DLA Piper almost cost a client dearly by introducing a “scrivener’s error” into a contract. But in the litigation that followed, the firm managed not only to reform the contract, but to put its opponents on the hook for its legal bill.

In a 20-page ruling issued on Monday, Vice Chancellor J. Travis Laster of Delaware Chancery Court ordered The Scion Group, LLC to pay DLA Piper’s client, ASB Capital Management, $3.2 million in attorney’s fees and costs. The fee award caps almost two years of litigation over three contracts governing joint ventures between the two real estate companies.

The trouble began when a team of real estate lawyers in DLA’s Boston office accidentally reversed the order of two paragraphs in a “sales proceeds waterfall” clause of a joint venture agreement, which was then used as template for two later agreements. The mistake had the effect of substantially increasing Scion’s share of the real estate venture’s profits. ASB brought suit in Delaware, where the joint ventures are registered, seeking reformation of the contracts. Scion brought three different related lawsuits in federal court in Wisconsin, Illinois, and Florida, where the property is located, seeking to enforce the agreements as written.

A different set of lawyers at DLA, led by Bruce Falby in Boston and John Reed in Delaware, won ASB’s reformation case in May, after a four-day bench trial before Vice Chancellor Laster. (Scion dropped the federal cases after Laster ruled.) The judge gave the DLA lawyers who worked on the deal credit for testifying “candidly and credibly. . .despite obvious personal and professional embarrassment.” The Scion executives that took the stand, on the other hand, were “at best self-serving,” he wrote.

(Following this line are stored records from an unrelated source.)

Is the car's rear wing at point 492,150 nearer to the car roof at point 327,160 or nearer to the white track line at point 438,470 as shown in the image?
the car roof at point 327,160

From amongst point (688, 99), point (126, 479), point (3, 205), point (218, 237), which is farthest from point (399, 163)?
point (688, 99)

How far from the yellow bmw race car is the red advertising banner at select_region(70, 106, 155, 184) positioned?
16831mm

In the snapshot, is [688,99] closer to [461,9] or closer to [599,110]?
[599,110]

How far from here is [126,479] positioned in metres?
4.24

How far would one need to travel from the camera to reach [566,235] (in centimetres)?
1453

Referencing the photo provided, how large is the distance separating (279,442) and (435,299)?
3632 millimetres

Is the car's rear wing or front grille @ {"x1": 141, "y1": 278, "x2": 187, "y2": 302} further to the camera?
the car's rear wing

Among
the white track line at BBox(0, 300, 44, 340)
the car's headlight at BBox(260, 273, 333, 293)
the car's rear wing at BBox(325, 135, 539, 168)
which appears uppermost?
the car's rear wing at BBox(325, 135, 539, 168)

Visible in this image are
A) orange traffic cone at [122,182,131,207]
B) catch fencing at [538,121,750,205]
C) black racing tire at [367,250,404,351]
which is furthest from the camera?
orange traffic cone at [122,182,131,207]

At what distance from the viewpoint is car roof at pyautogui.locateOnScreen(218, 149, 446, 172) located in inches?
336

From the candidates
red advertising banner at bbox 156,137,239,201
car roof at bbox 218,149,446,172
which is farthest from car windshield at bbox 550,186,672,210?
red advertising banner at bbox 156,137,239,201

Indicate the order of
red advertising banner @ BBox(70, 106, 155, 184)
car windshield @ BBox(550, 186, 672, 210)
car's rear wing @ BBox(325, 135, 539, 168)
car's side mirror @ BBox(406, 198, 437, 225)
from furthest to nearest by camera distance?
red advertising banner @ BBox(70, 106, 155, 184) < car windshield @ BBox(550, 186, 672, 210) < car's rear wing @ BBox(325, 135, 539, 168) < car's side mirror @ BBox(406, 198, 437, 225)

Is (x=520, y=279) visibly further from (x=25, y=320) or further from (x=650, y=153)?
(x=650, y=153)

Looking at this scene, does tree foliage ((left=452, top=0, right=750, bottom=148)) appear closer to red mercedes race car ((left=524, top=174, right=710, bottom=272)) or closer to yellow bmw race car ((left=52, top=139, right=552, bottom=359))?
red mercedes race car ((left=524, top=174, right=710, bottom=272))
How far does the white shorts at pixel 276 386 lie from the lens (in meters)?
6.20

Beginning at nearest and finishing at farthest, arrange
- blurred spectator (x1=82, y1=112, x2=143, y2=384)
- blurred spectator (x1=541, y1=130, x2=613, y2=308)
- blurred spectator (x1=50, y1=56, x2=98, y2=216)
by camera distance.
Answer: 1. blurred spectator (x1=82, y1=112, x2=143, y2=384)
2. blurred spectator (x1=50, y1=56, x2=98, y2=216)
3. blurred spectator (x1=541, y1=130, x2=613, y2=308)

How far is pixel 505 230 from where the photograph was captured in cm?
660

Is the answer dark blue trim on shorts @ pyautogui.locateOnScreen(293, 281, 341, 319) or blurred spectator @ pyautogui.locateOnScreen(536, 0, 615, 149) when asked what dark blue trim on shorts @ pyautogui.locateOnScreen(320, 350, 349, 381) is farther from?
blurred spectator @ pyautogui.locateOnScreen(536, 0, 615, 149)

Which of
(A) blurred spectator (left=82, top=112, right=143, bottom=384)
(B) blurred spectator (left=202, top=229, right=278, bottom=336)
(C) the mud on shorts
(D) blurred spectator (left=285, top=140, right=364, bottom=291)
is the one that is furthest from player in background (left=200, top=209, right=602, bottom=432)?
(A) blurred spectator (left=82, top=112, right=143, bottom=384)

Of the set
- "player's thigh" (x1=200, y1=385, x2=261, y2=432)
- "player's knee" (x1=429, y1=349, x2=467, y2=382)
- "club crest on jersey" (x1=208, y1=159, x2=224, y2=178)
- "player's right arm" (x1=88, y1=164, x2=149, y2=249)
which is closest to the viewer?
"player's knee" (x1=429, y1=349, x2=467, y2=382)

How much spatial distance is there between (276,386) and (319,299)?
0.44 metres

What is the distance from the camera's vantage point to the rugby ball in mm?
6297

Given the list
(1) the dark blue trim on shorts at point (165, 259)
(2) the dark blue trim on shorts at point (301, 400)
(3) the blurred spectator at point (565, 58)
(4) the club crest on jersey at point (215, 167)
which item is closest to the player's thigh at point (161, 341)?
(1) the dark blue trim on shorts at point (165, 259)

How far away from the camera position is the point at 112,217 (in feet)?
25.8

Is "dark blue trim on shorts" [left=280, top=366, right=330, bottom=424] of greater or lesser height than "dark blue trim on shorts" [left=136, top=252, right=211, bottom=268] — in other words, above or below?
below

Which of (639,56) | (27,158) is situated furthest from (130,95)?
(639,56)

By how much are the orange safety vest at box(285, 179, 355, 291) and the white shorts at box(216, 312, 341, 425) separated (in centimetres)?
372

On Monday, in granting ASB’s bid for attorney fees and costs under a fee-shifting agreement, Laster didn’t conceal his low opinion of Scion’s approach to the litigation. “Contrary to its protestations, Scion filed multiple lawsuits to make the litigation as difficult and expensive as possible for ASB,” he wrote. “Scion’s tactics caused four courts and the parties to engage in overlapping, redundant, and otherwise unnecessary activities. . .at least two emergency applications were made to this Court for an expedited decision to help avoid a multi-jurisdictional train wreck.”

Laster rejected Scion’s argument that DLA’s fees were unreasonable, and took a shot at Scion’s lawyers at Honigman Miller Schwartz and Cohn.

“That Scion’s lawyers incurred fewer hours working on the case. . .does not undercut the reasonableness of ASB’s request,” the judge wrote. “Competent counsel may deem it prudent and appropriate to devote more or less hours to a task. For example, to prepare for the expert depositions, ASB’s lead attorney devoted 67 hours; Scion’s counsel devoted 31 hours. At trial, the DLA Piper destroyed the credibility of Scion’s expert. ASB’s expert, by contrast, was unshaken on cross-examination.”

“Preparation matters,” Laster wrote.

We left messages with DLA’s Reed, and with Kenneth Brooks of Honigman Miller and Scion co-counsel Gregory Williams of Richards, Layton & Finger. None immediately returned our calls.